#### Objective 1
Duplicate the rows exactly, from the first row down to and including the line that contains "19V10L130 7H119L113 15V23L118".

#### Selected excerpt
# Trasnferring CableCARD to new TiVo



## mzupan (Sep 25, 2006)

I ordered a TiVo Premier. Will I be able to simply take the CableCARD out of my TiVo HD and put it in the Premier, or am I going to have to have Verizon FIOS send a technician out to do it? I know the process better than the techs, but I'm not sure if the CableCARD is married to the hardware or if it doesn't care what box it's in.


----------



## KnordRW (Sep 19, 2004)

You can swap the card between machines, no tech is needed. However, you may need to call VZ tech support to have them re-validate the card for the new machine, in order to get any premium channels you may subscribe to. In my experience, it's hit or miss if you need to do that. I suspect that it may have something to do with how long you take to do the swap and if you did guided setup on the new machine before or after inserting the card.

Full Disclosure: I work for VZ in FiOS tech support, thus is the source of my experience with this.


----------



## rocko (Oct 29, 2002)

General experience from FIOS customers tells us that we just pop the old card in the new box and we're good to go.

Full disclosure: I'm a FIOS customer

P.S. Neener neener neener


----------



## patatrox (Nov 30, 2006)

mzupan said:


> I ordered a TiVo Premier. Will I be able to simply take the CableCARD out of my TiVo HD and put it in the Premier, or am I going to have to have Verizon FIOS send a technician out to do it? I know the process better than the techs, but I'm not sure if the CableCARD is married to the hardware or if it doesn't care what box it's in.


KnordRW is totally correct. Just pop it out of the old DVR in to the new DVR and you're good to go. It was totally painless.


----------



## dmk1974 (Mar 7, 2002)

I have two S3's (the nice older ones with the OLED display) that each have two cards in them. I'm pretty sure on the card sticker they each say M-Card, but if so, why do they need two in those machines?

If I upgrade those two boxes to Premiere boxes, can just take one from each, call Comcast to do the re-validation, and then give them back the two extra cards?


----------



## Jonathan_S (Oct 23, 2001)

dmk1974 said:


> I have two S3's (the nice older ones with the OLED display) that each have two cards in them. I'm pretty sure on the card sticker they each say M-Card, but if so, why do they need two in those machines?

#### Objective 2
In the thread about moving a CableCARD to a new TiVo, where does KnordRW say they work?

#### Records supplied
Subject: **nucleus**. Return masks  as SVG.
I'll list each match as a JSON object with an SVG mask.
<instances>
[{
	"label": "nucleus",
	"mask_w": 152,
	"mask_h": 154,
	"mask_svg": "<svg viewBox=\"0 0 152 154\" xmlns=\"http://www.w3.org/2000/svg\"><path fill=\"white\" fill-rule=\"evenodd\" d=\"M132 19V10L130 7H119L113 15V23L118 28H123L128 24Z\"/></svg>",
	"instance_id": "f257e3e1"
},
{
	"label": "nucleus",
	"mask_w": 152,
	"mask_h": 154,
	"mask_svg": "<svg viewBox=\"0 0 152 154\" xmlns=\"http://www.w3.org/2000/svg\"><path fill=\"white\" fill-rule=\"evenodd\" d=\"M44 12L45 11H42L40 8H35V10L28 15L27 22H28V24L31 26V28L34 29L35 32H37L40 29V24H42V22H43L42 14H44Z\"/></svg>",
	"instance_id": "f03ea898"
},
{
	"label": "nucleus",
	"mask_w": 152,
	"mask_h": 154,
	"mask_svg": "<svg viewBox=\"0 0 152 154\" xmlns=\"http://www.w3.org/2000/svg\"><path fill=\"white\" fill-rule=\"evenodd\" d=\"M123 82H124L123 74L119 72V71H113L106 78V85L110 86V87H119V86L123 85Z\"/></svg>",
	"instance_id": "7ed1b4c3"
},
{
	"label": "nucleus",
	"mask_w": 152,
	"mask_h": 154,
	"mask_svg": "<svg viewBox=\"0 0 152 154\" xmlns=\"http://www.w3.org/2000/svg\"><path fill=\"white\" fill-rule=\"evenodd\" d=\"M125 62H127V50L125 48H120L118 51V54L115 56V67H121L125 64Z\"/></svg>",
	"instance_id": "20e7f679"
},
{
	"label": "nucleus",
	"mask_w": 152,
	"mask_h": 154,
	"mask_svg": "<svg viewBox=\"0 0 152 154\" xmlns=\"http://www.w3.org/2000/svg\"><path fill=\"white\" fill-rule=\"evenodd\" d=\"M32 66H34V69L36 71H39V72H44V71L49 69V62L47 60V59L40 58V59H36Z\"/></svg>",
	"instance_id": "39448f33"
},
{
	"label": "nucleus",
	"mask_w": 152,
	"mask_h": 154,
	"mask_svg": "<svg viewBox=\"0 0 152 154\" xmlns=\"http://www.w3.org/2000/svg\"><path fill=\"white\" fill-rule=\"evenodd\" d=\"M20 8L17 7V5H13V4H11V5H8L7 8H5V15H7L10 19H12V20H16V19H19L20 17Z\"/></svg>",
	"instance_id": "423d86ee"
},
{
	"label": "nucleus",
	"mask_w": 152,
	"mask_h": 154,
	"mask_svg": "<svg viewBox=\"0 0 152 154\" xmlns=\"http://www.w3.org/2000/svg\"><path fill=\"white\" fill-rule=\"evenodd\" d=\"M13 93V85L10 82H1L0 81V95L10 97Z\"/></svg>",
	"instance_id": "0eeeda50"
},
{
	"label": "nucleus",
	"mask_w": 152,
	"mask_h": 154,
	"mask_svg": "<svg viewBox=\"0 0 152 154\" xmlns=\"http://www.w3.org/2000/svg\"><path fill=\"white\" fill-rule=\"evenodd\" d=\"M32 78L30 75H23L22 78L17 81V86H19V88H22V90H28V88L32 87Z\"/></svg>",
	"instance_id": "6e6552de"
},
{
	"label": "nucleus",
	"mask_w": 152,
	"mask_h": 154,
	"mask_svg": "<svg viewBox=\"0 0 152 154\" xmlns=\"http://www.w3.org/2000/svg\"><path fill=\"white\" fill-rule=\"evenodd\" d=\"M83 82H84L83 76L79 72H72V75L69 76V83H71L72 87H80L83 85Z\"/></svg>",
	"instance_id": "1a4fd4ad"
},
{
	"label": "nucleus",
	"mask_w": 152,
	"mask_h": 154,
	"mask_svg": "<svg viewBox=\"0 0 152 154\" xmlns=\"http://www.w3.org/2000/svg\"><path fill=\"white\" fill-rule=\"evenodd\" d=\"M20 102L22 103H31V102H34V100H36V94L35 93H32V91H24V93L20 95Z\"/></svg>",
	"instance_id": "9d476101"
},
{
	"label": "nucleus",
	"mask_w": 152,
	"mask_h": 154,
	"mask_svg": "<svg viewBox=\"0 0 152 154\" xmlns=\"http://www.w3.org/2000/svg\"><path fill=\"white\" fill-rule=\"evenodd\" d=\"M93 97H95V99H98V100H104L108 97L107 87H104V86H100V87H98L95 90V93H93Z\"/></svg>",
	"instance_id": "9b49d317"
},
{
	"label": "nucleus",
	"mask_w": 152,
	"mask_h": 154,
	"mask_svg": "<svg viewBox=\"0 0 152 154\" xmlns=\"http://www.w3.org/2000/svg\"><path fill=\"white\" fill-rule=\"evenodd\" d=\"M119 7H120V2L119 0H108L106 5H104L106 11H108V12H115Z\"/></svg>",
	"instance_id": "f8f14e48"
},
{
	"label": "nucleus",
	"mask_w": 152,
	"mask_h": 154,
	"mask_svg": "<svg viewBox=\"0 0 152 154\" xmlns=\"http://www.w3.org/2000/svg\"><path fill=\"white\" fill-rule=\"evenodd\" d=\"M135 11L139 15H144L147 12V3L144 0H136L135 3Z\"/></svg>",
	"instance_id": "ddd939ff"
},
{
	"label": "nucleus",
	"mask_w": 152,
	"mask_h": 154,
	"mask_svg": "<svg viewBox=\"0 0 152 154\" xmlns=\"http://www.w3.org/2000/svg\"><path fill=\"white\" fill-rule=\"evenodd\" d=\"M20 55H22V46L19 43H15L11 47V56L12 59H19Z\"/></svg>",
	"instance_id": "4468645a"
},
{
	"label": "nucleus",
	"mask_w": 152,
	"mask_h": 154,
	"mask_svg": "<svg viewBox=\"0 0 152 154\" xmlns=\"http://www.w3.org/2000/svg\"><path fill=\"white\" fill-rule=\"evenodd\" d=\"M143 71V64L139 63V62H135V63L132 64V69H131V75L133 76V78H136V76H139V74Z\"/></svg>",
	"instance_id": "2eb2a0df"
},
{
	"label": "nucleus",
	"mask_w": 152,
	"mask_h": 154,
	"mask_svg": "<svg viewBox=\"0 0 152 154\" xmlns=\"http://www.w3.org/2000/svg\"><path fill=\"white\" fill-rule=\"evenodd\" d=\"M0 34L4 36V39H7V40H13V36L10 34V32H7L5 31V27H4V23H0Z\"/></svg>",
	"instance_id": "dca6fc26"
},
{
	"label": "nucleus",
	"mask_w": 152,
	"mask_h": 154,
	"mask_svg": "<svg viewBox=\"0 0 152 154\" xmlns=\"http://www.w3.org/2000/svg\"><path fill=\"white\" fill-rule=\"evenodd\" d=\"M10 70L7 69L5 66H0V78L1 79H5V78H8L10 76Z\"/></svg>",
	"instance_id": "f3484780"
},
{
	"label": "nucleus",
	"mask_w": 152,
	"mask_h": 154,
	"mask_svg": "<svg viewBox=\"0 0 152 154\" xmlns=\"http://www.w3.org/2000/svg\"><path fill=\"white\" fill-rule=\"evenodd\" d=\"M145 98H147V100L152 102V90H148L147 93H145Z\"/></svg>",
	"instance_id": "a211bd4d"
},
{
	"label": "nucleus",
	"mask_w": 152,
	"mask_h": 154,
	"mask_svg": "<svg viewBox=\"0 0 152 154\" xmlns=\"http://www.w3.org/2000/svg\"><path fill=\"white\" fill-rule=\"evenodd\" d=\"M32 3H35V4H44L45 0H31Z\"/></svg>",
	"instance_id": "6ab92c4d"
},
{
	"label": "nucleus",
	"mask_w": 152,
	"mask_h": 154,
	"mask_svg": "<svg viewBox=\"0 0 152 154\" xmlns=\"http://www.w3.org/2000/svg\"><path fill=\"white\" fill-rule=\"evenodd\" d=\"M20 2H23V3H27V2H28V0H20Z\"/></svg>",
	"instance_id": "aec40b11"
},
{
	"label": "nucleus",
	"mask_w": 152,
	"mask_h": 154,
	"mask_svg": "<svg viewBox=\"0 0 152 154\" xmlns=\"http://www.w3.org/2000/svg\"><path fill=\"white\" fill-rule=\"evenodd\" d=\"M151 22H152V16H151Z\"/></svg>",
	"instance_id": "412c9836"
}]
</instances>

#### Complete response 1
Subject: **nucleus**. Return masks  as SVG.
I'll list each match as a JSON object with an SVG mask.
<instances>
[{
	"label": "nucleus",
	"mask_w": 152,
	"mask_h": 154,
	"mask_svg": "<svg viewBox=\"0 0 152 154\" xmlns=\"http://www.w3.org/2000/svg\"><path fill=\"white\" fill-rule=\"evenodd\" d=\"M132 19V10L130 7H119L113 15V23L118 28H123L128 24Z\"/></svg>",

#### Complete response 2
KnordRW works for VZ in FiOS tech support.